The different effects of starch synthase IIa mutations or variation on endosperm amylose content of barley, wheat and rice are determined by the distribution of starch synthase i and starch branching enzyme IIb between the starch granule and amyloplast stroma
Luo, J.; Ahmed, R.; Kosar-Hashemi, B.; Larroque, O.; Butardo, V.M.; Tanner, G.J.; Colgrave, M.L.; Upadhyaya, N.M.; Tetlow, I.J.; Emes, M.J.; Millar, A.; Jobling, S.A.; Morell, M.K.; Li, Z.

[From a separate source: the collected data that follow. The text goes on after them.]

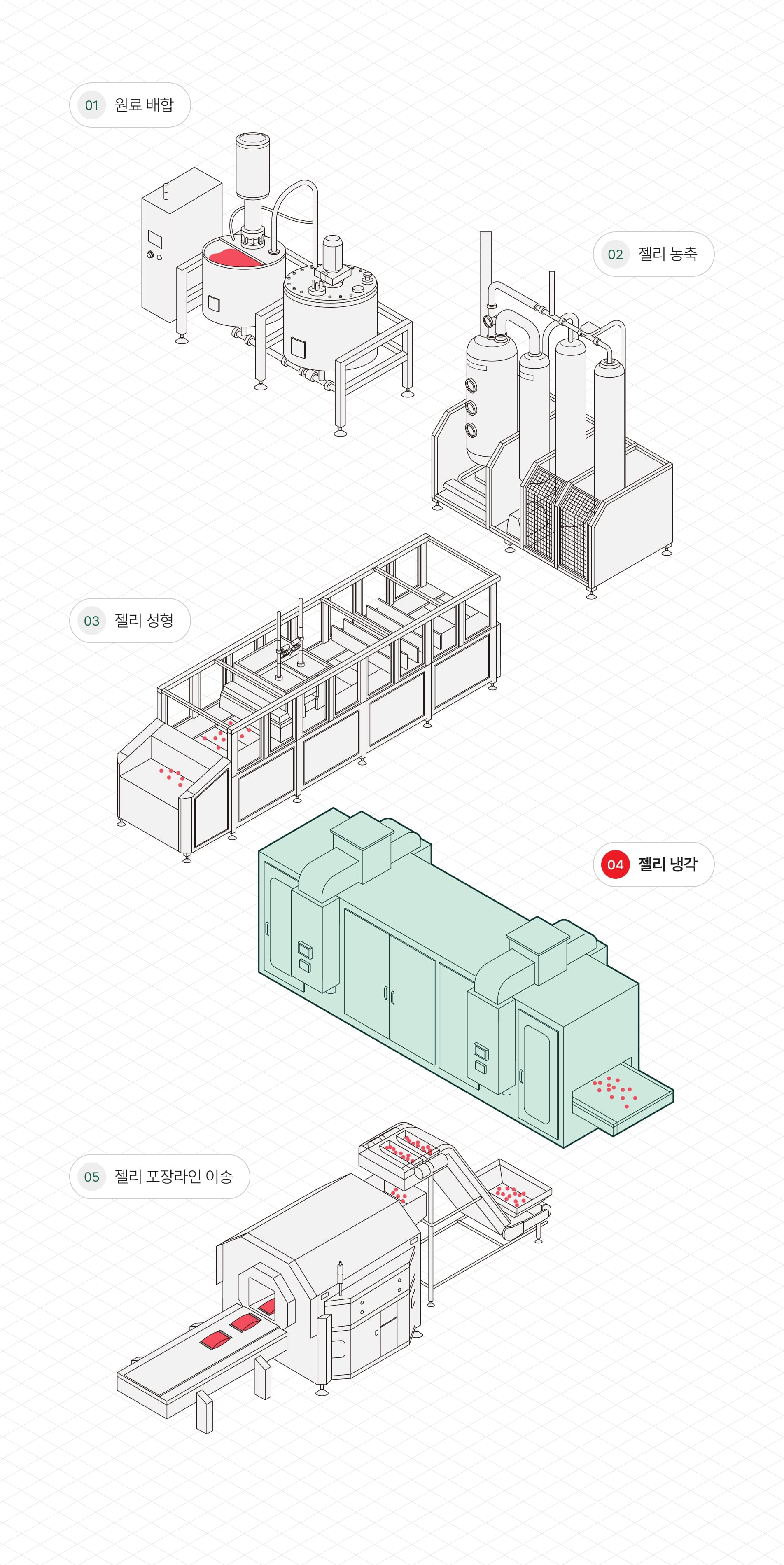 01 원료 배합

02 젤리 농축

03 젤리 성형

04 젤리 냉각

05 젤리 포장라인 이송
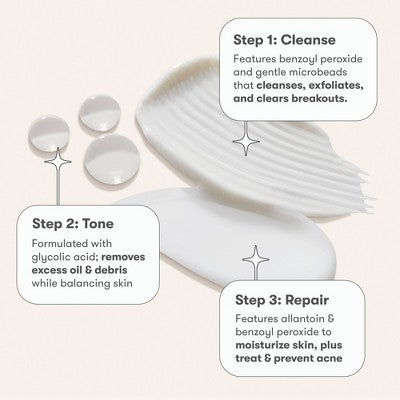 Step 1: Cleanse

Features benzoyl peroxide and gentle microbeads that cleanses, exfoliates, and clears breakouts.

Step 2: Tone

Formulated with glycolic acid; removes excess oil & debris while balancing skin

Step 3: Repair

Features allantoin & benzoyl peroxide to moisturize skin, plus treat & prevent acne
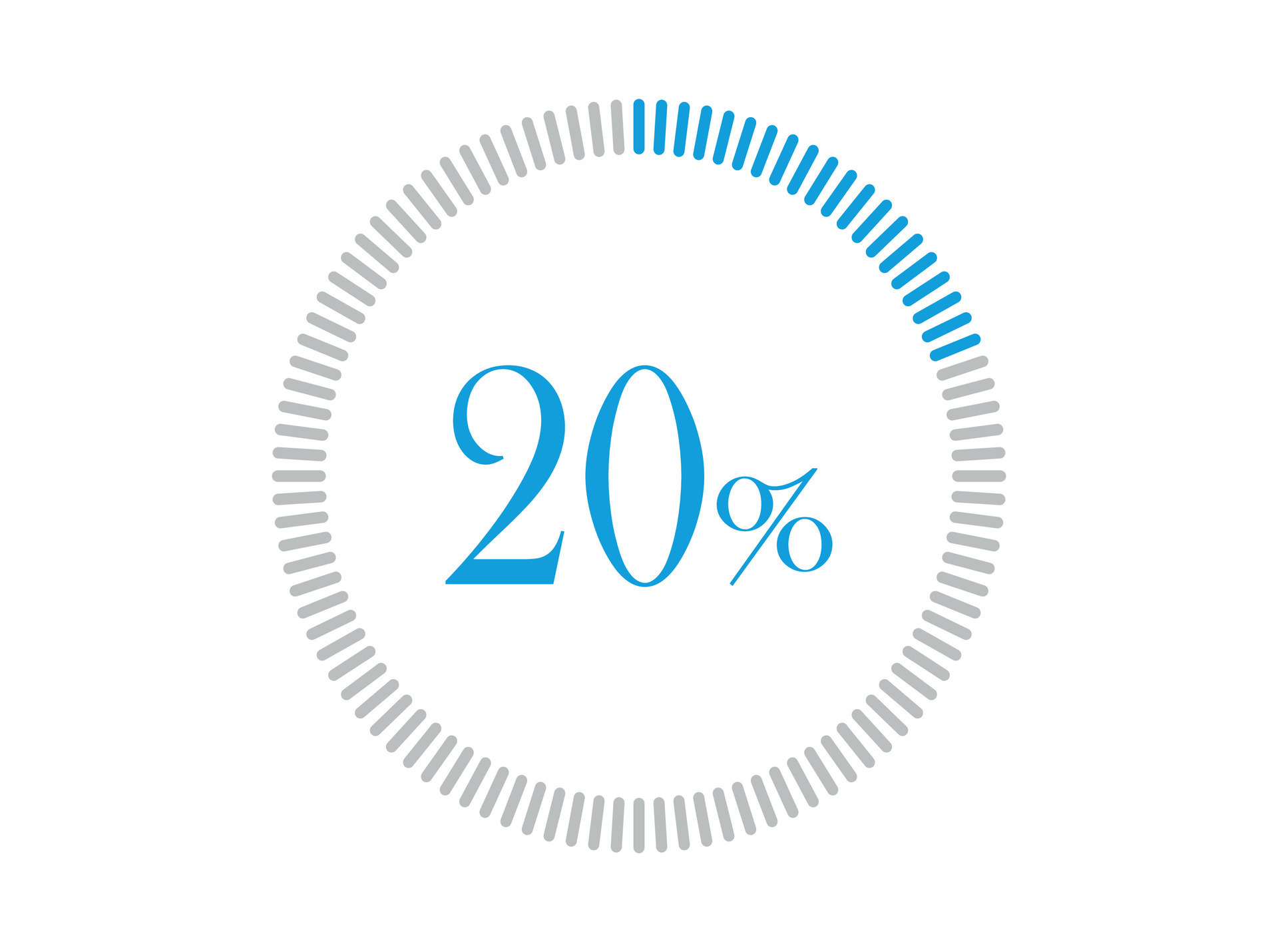 20%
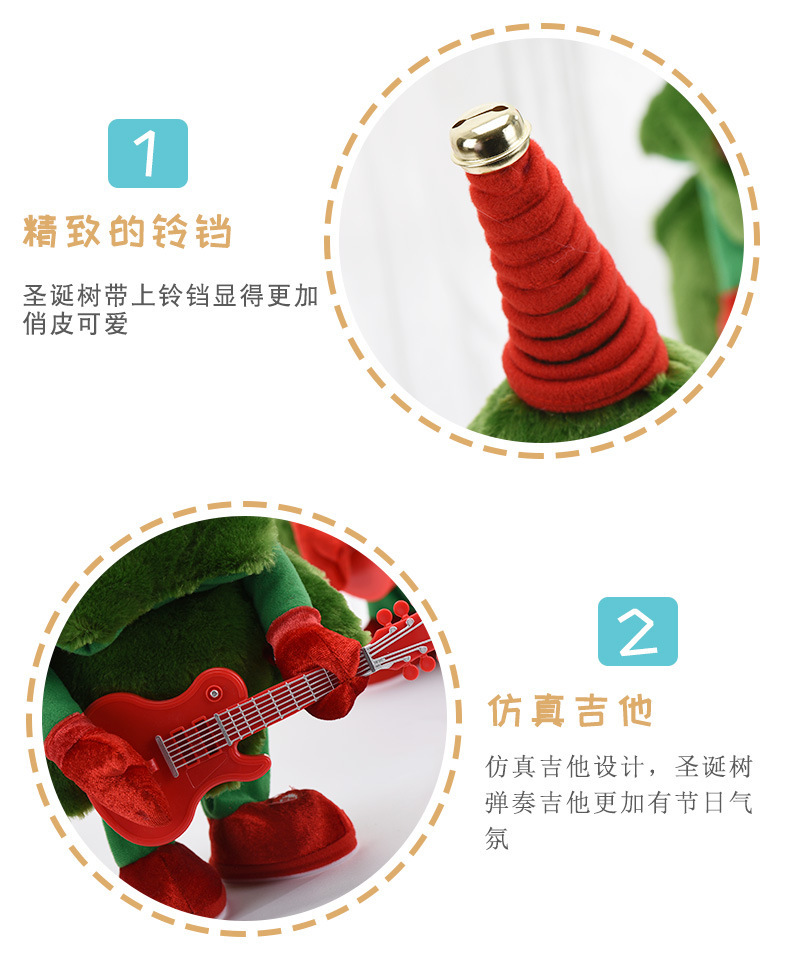 1

精致的铃铛

圣诞树带上铃铛显得更加俏皮可爱

2

仿真吉他

仿真吉他设计，圣诞树弹奏吉他更加有节日气氛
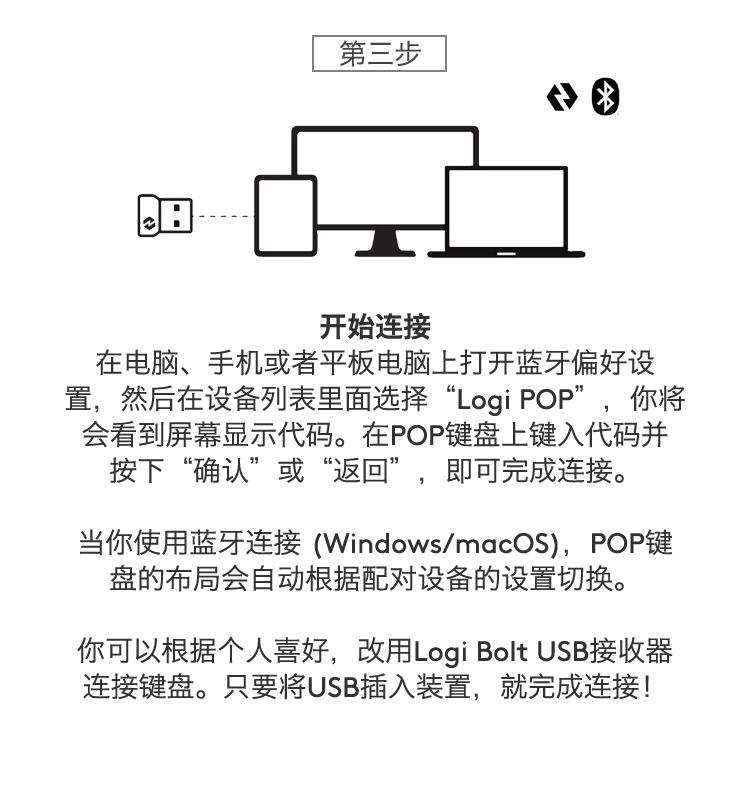 第三步

开始连接
在电脑、手机或者平板电脑上打开蓝牙偏好设置，然后在设备列表里面选择“Logi POP”，你将会看到屏幕显示代码。在POP键盘上键入代码并按下“确认”或“返回”，即可完成连接。

当你使用蓝牙连接 (Windows/macOS)，POP键盘的布局会自动根据配对设备的设置切换。

你可以根据个人喜好，改用Logi Bolt USB接收器连接键盘。只要将USB插入装置，就完成连接！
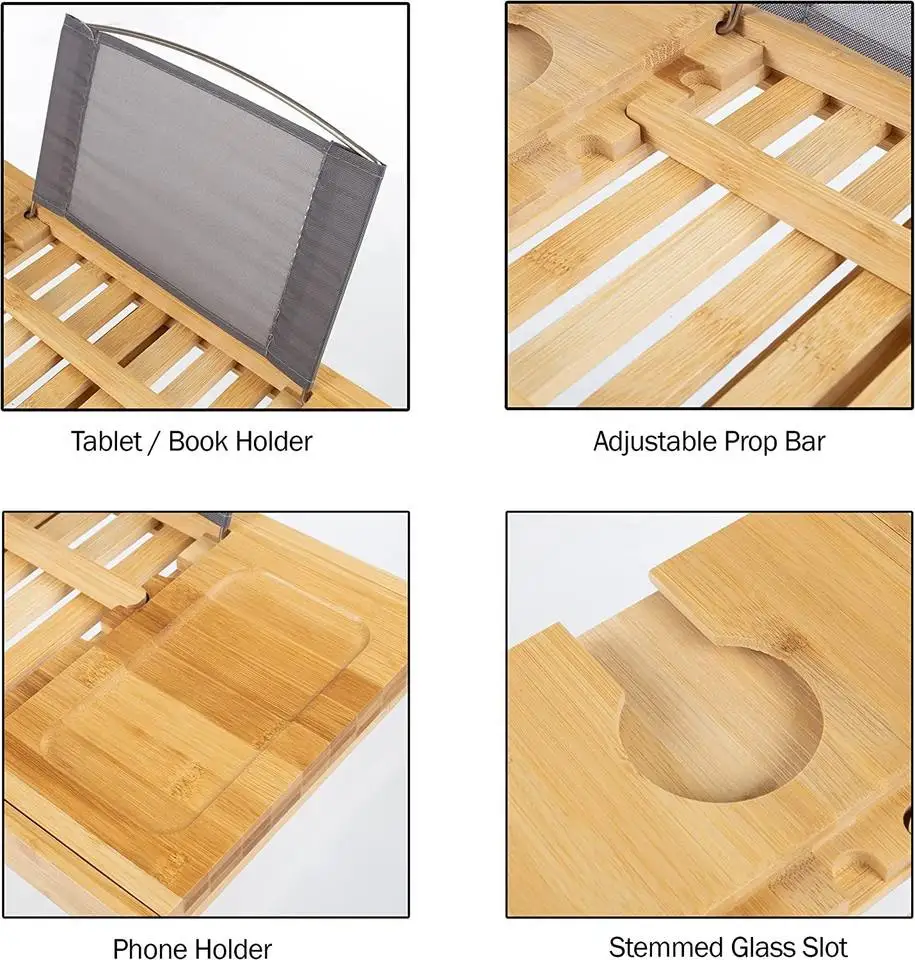 Tablet / Book Holder

Adjustable Prop Bar

Phone Holder

Stemmed Glass Slot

TAG. Theoretical and Applied Genetics. Theoretische und Angewandte Genetik 128(7): 1407-1419
ISSN/ISBN: 1432-2242 PMID: 25893467 DOI: 10.1007/s00122-015-2515-z
The distribution of starch synthase I and starch branching enzyme IIb between the starch granule and amyloplast stroma plays an important role in determining endosperm amylose content of cereal grains. Starch synthase IIa (SSIIa) catalyses the polymerisation of intermediate length glucan chains of amylopectin in the endosperm of cereals. Mutations of SSIIa genes in barley and wheat and inactive SSIIa variant in rice induce similar effects on the starch structure and the amylose content, but the severity of the phenotypes is different. This study compared the levels of transcripts and partitioning of proteins of starch synthase I (SSI) and starch branching enzyme IIb (SBEIIb) inside and outside the starch granules in the developing endosperms of these ssIIa mutants and inactive SSIIa variant. Pleiotropic effects on starch granule-bound proteins suggested that the different effects of SSIIa mutations on endosperm amylose content of barley, wheat and rice are determined by the distribution of SSI and SBEIIb between the starch granule and amyloplast stroma in cereals. Regulation of starch synthesis in ssIIa mutants and inactive SSIIa variant may be at post-translational level or the altered amylopectin structure deprives the affinity of SSI and SBEIIb to amylopectin.